Are Too Many Point Solutions Becoming a Point of Failure?

Employers are finding that separate benefits for different chronic conditions are inefficient and ineffective. 

It’s commonly cited that 50% of businesses manage anywhere from four to nine digital health benefit solutions at a time. This kind of vendor complexity makes things difficult for HR departments, and it’s frustrating for employees who struggle with more than one chronic condition.  Point-solution fatigue was a hot topic in 2022, with employers speaking at conferences nationwide about a desire for solution interoperability and eliminating data silos.  Since chronic conditions tend to travel in packs, the phenomenon known as point-solution fatigue impacts most people who really need efficient and effective digital health benefits.  

Can’t Maintain the High 

According to Healthcare IT News, initial enthusiasm for digital health—especially during the pandemic—created an “explosion in VC funding for digital health startups delivering point solutions.”  

By the end of 2021, with funding at an all-time high, the digital health marketplace was fragmented.

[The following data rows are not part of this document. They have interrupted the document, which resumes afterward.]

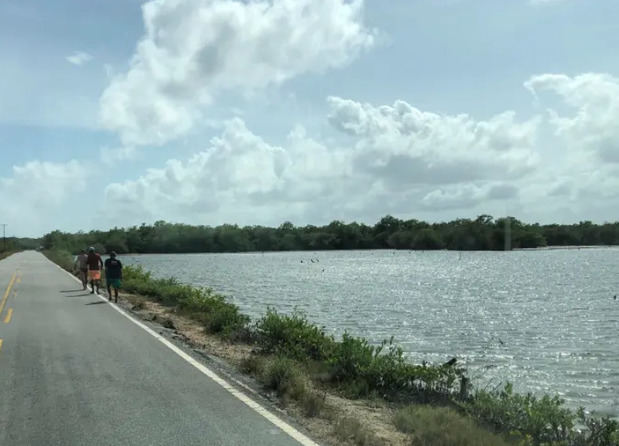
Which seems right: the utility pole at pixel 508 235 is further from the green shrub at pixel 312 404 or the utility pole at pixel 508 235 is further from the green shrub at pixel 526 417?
the green shrub at pixel 312 404

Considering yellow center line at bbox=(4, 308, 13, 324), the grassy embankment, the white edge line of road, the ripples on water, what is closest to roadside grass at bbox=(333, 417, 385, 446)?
the grassy embankment

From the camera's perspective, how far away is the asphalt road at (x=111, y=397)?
23.2 ft

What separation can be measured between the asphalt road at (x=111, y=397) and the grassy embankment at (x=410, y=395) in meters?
0.98

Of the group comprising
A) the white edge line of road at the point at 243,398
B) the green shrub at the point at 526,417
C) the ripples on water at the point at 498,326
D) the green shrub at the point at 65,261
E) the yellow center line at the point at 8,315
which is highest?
the green shrub at the point at 65,261

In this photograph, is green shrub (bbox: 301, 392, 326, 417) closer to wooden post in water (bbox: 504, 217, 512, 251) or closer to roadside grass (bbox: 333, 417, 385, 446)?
roadside grass (bbox: 333, 417, 385, 446)

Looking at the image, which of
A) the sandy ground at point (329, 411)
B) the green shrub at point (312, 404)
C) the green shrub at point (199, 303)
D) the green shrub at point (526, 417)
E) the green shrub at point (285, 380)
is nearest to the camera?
the sandy ground at point (329, 411)

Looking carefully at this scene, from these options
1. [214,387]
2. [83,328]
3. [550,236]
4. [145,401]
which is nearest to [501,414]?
[214,387]

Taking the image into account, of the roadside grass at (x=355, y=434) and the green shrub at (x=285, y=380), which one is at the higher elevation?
the green shrub at (x=285, y=380)

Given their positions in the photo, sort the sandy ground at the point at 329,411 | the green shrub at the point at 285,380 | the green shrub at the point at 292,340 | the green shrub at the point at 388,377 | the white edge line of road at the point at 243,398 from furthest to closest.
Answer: the green shrub at the point at 292,340, the green shrub at the point at 388,377, the green shrub at the point at 285,380, the sandy ground at the point at 329,411, the white edge line of road at the point at 243,398

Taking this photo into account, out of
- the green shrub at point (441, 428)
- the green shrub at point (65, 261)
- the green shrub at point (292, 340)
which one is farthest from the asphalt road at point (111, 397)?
the green shrub at point (65, 261)

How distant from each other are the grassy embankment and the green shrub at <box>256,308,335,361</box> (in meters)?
0.02

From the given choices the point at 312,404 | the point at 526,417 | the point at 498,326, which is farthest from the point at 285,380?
the point at 498,326

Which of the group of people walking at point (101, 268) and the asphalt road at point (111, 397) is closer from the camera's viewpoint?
the asphalt road at point (111, 397)

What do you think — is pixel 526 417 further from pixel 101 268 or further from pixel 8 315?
pixel 101 268
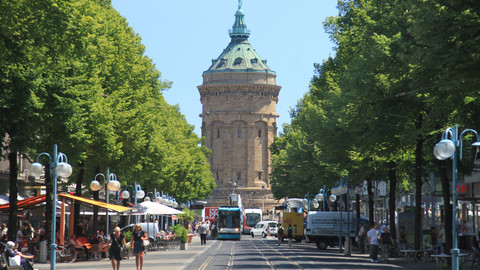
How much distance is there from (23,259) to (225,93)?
489 feet

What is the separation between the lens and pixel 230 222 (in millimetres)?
81125

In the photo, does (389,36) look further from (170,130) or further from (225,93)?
(225,93)

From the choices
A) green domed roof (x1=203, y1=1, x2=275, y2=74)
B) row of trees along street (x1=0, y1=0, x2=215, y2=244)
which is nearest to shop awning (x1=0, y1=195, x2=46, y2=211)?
row of trees along street (x1=0, y1=0, x2=215, y2=244)

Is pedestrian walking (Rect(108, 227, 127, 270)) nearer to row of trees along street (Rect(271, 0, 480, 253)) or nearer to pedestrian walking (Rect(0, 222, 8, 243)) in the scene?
pedestrian walking (Rect(0, 222, 8, 243))

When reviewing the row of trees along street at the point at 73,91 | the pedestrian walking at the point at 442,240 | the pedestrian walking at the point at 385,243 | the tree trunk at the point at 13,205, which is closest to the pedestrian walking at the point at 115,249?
the row of trees along street at the point at 73,91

Employers began taking a hard look at their existing digital health benefit investments, through the lens “that there’s often more payback in optimizing workflows and driving adoption rates for existing digital health programs than in launching new ones; that there are more gains from consolidating platforms than in buying new ones; [and that] there’s more benefit to slowing down on multimillion-dollar technology projects…” 

Overwhelmed HR departments, frustrated users, and newly cautious investors are all causing a radical shift in the digital health industry away from point solutions. Consolidation, creative partnerships, and other realignments will be critical for employers looking for digital health benefits that maximize engagement and deliver the best clinical outcomes and cost savings possible.  

Research Favors Integrated Solutions 

New research, conducted by Dario and published in the Journal of Medical Internet Research (JMIR) and presented at the American Diabetes Association’s (ADA) 82nd Scientific Sessions, provides solid evidence that a single, integrated digital health platform helps people manage multiple chronic conditions more effectively than separate point solutions.  

This is good news for people with common cardiometabolic conditions—such as diabetes, high blood pressure, and obesity—which are often accompanied by musculoskeletal disorders and mental health concerns.  

It’s also good news for the more than 40% of HR executives who, in a 2021 SHRM survey, said they have too many projects and too few staff, despite the need for modernized benefits packages that emphasize personal relevance, flexibility, and convenience. 

Dario’s state-of-the-art, integrated digital health benefits system is already light years ahead of typical digital health point solutions. You can expect more changes from us in the new year to remove digital health benefit friction for employers and employees alike.  

Since we started out as a direct-to-consumer solution in 2011, our mission has been to help people with chronic conditions “make the right things to do the easy things to do.” And now, as one of the leading providers of digital health benefit solutions to employers and health plans, we’re applying that same idea to the people who administer those benefits.